### Problem to work on
Would you return the data below exactly as it stands, with every picture left out?

[Stored items]
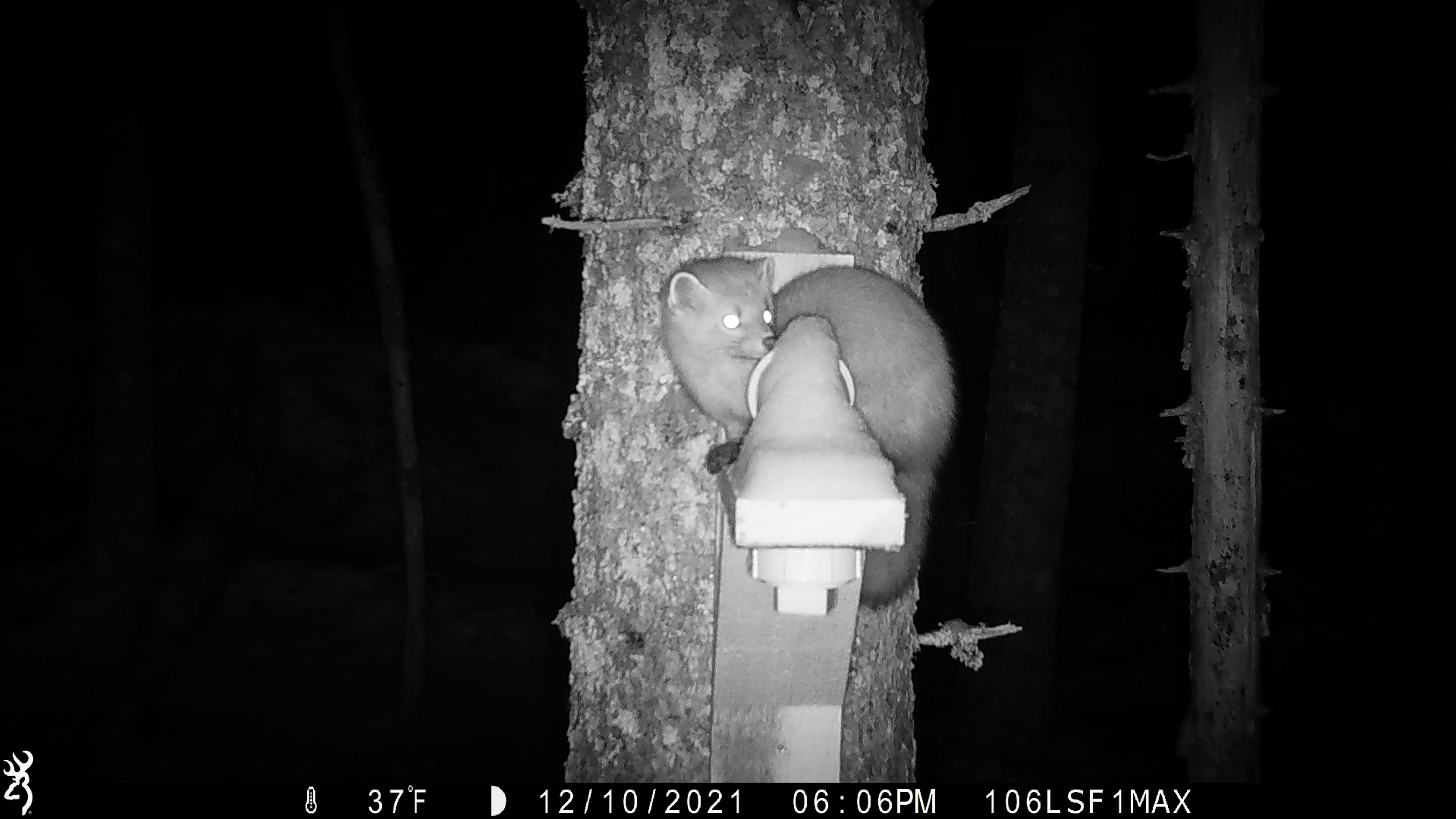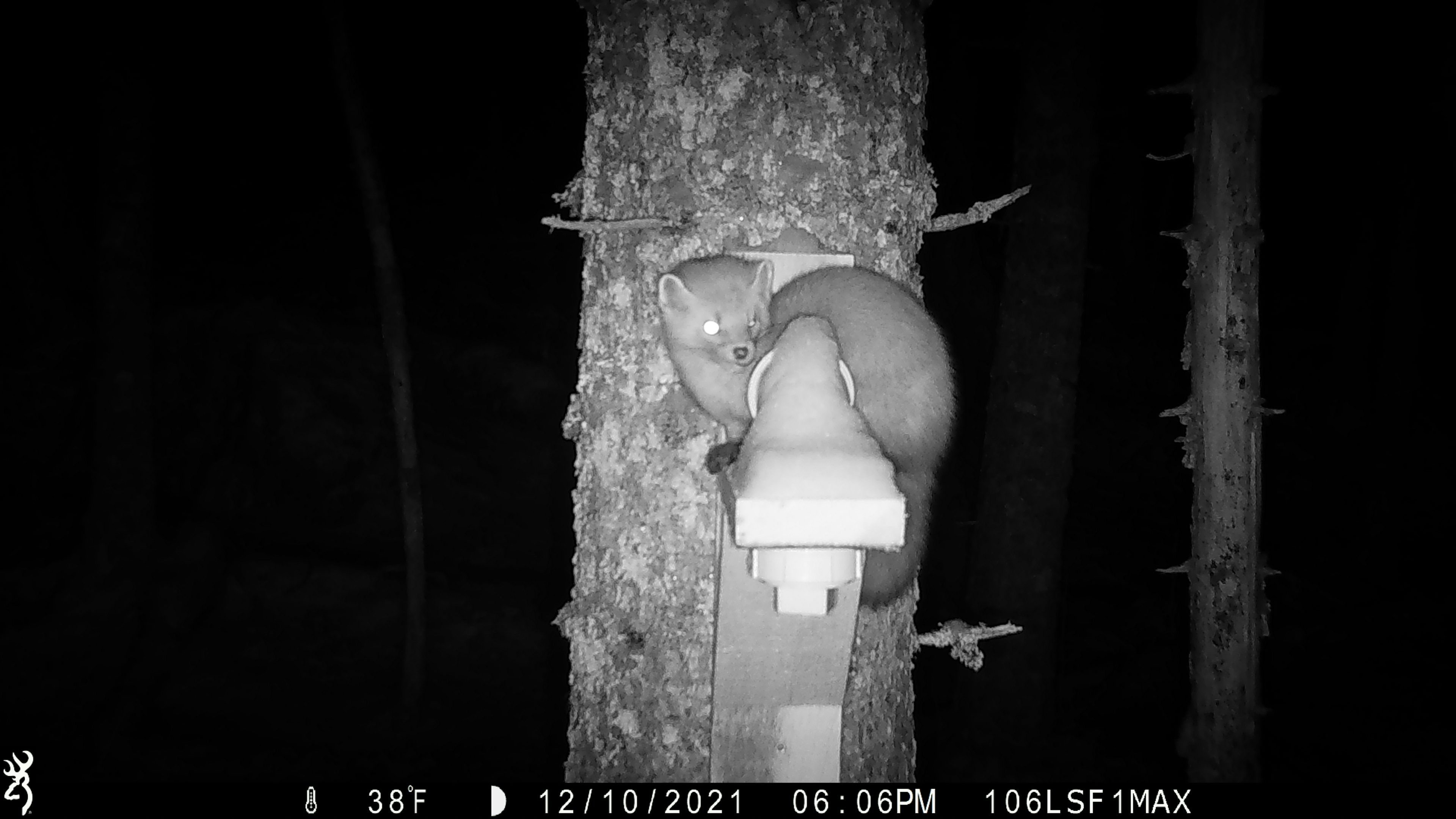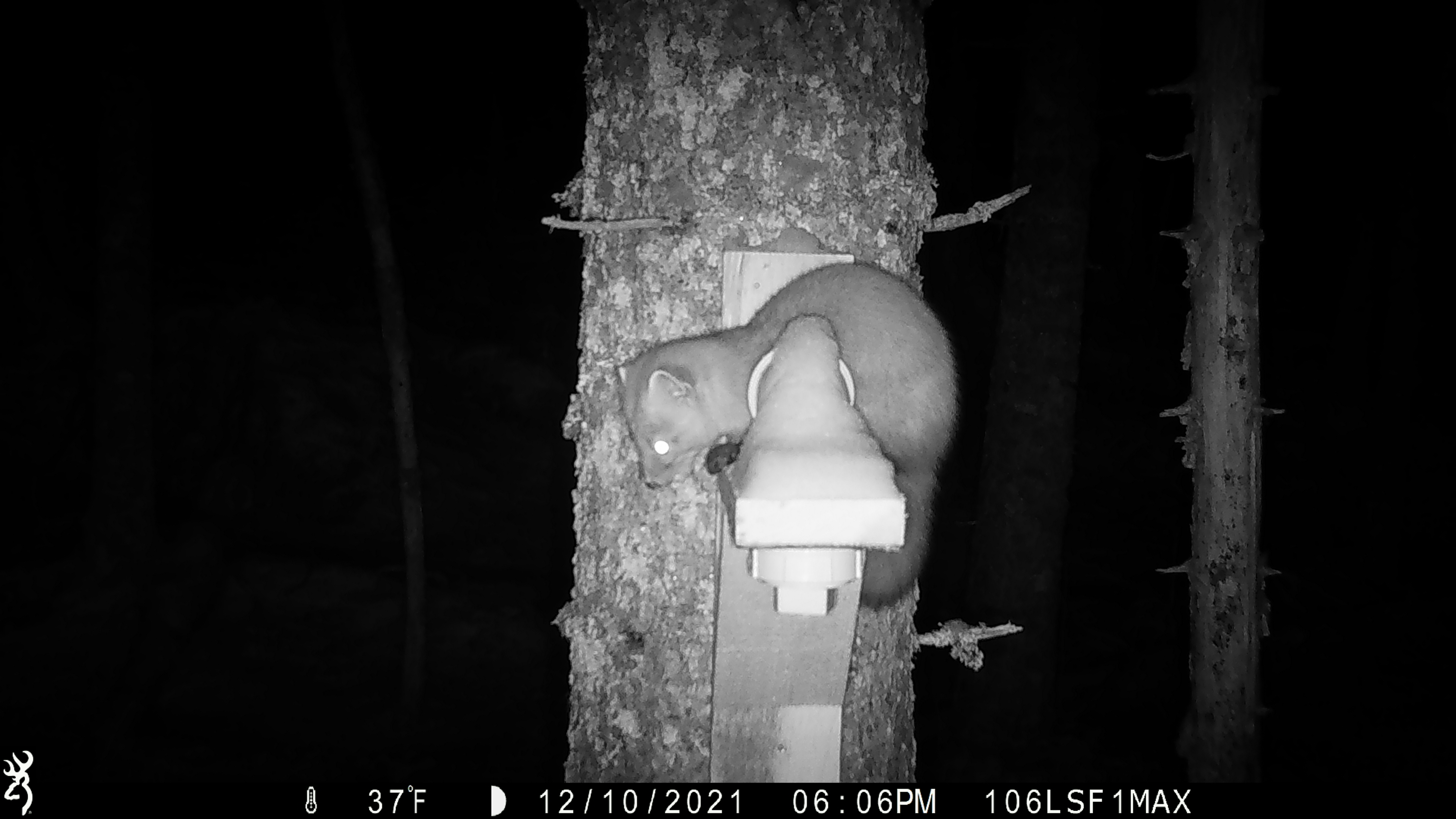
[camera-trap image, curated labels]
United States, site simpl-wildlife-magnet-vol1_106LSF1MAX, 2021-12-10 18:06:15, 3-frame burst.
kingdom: Animalia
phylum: Chordata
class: Mammalia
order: Carnivora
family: Mustelidae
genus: Martes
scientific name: Martes americana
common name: american marten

### Response below
[camera-trap image, curated labels]
United States, site simpl-wildlife-magnet-vol1_106LSF1MAX, 2021-12-10 18:06:15, 3-frame burst.
kingdom: Animalia
phylum: Chordata
class: Mammalia
order: Carnivora
family: Mustelidae
genus: Martes
scientific name: Martes americana
common name: american marten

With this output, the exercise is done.